SELECT stations.name, data.temp, data.air_pressure, date_format(data.date)
FROM german_climate.data, german_climate.stations
WHERE data.station_id = stations.id
  AND data.temp IS NOT NULL
  AND data.air_pressure IS NOT NULL
ORDER BY data.temp DESC, stations.name, data.air_pressure, date_format(data.date)
LIMIT 10;

And the result:

+------------------------+-----------+-------------------+-----------------------------+
| stations.name          | data.temp | data.air_pressure | date_format(data.date)      |
+------------------------+-----------+-------------------+-----------------------------+
| Oldenburg              |      49.1 |            1027.2 | 1993-03-25T21:00:00.000000Z |
| Oldenburg              |      42.1 |            1006.5 | 1992-07-21T13:00:00.000000Z |
| Zwiesel                |      42.0 |            1013.5 | 2002-10-04T02:00:00.000000Z |
| Bremervörde            |      41.3 |            1018.2 | 1991-08-02T15:00:00.000000Z |
| Oldenburg              |      41.0 |             959.2 | 1992-10-24T00:00:00.000000Z |
| Weiden                 |      40.9 |            1012.3 | 1994-07-25T14:00:00.000000Z |
| Karlsruhe              |      40.1 |            1016.3 | 2003-08-13T13:00:00.000000Z |
| Karlsruhe              |      39.9 |            1015.4 | 2003-08-13T15:00:00.000000Z |
| Karlsruhe              |      39.8 |            1014.9 | 2003-08-09T16:00:00.000000Z |
| Schönhagen (Ostseebad) |      39.8 |            1007.0 | 1993-03-22T20:00:00.000000Z |
+------------------------+-----------+-------------------+-----------------------------+
SELECT 10 rows in set (6.908 sec)

Due to the multiple ordering, the query took about 6.9 seconds.
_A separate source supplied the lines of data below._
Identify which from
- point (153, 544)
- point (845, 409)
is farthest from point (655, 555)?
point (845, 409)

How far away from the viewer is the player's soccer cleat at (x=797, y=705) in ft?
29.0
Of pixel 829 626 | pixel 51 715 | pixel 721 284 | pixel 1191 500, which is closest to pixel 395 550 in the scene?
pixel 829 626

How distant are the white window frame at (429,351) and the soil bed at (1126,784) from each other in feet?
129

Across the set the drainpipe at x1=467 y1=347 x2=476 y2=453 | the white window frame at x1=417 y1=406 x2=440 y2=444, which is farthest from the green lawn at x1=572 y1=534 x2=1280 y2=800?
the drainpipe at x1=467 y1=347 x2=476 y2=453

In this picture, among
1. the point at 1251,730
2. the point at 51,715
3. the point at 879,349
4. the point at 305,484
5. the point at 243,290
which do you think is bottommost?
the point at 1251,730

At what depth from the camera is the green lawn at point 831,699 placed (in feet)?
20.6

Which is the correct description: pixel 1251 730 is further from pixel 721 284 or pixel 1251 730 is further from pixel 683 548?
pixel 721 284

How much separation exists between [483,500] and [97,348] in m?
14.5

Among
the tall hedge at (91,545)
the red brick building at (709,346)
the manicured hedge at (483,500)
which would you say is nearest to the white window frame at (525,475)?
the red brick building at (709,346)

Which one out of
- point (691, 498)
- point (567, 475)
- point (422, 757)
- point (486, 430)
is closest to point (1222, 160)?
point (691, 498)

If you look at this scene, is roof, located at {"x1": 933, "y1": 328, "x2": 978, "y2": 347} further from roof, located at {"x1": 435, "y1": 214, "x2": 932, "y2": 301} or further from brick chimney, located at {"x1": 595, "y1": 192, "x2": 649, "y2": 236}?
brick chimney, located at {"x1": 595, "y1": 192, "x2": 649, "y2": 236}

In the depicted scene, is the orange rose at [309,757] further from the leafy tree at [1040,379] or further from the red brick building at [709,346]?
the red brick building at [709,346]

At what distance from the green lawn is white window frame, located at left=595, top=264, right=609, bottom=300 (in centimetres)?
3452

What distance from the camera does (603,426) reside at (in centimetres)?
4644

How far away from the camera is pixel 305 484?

However, now it's possible to sort only by the relevant fields, in this case by temperature:

SELECT stations.name, data.temp, data.air_pressure, data.date
FROM german_climate.data
  INNER JOIN german_climate.stations
    ON data.station_id = stations.id
WHERE data.temp IS NOT NULL
  AND data.air_pressure IS NOT NULL
ORDER BY data.temp DESC
LIMIT 10;

And the result:

+------------------------+-----------+-------------------+-----------------------------+
| stations.name          | data.temp | data.air_pressure | date_format(data.date)      |
+------------------------+-----------+-------------------+-----------------------------+
| Oldenburg              |      49.1 |            1027.2 | 1993-03-25T21:00:00.000000Z |
| Oldenburg              |      42.1 |            1006.5 | 1992-07-21T13:00:00.000000Z |
| Zwiesel                |      42.0 |            1013.5 | 2002-10-04T02:00:00.000000Z |
| Bremervörde            |      41.3 |            1018.2 | 1991-08-02T15:00:00.000000Z |
| Oldenburg              |      41.0 |             959.2 | 1992-10-24T00:00:00.000000Z |
| Weiden                 |      40.9 |            1012.3 | 1994-07-25T14:00:00.000000Z |
| Karlsruhe              |      40.1 |            1016.3 | 2003-08-13T13:00:00.000000Z |
| Karlsruhe              |      39.9 |            1015.4 | 2003-08-13T15:00:00.000000Z |
| Karlsruhe              |      39.8 |            1014.9 | 2003-08-09T16:00:00.000000Z |
| Schönhagen (Ostseebad) |      39.8 |            1007.0 | 1993-03-22T20:00:00.000000Z |
+------------------------+-----------+-------------------+-----------------------------+
SELECT 10 rows in set (2.578 sec)

As you can see, by removing the additional unused order by fields the query time shrank from ~6.9 seconds to ~2.6 seconds, which is an increase in speed of over 165%!

This is a simple example of a minor optimization. We're working on bigger optimizations for implementating JOINs, and look forward to sharing them with you soon!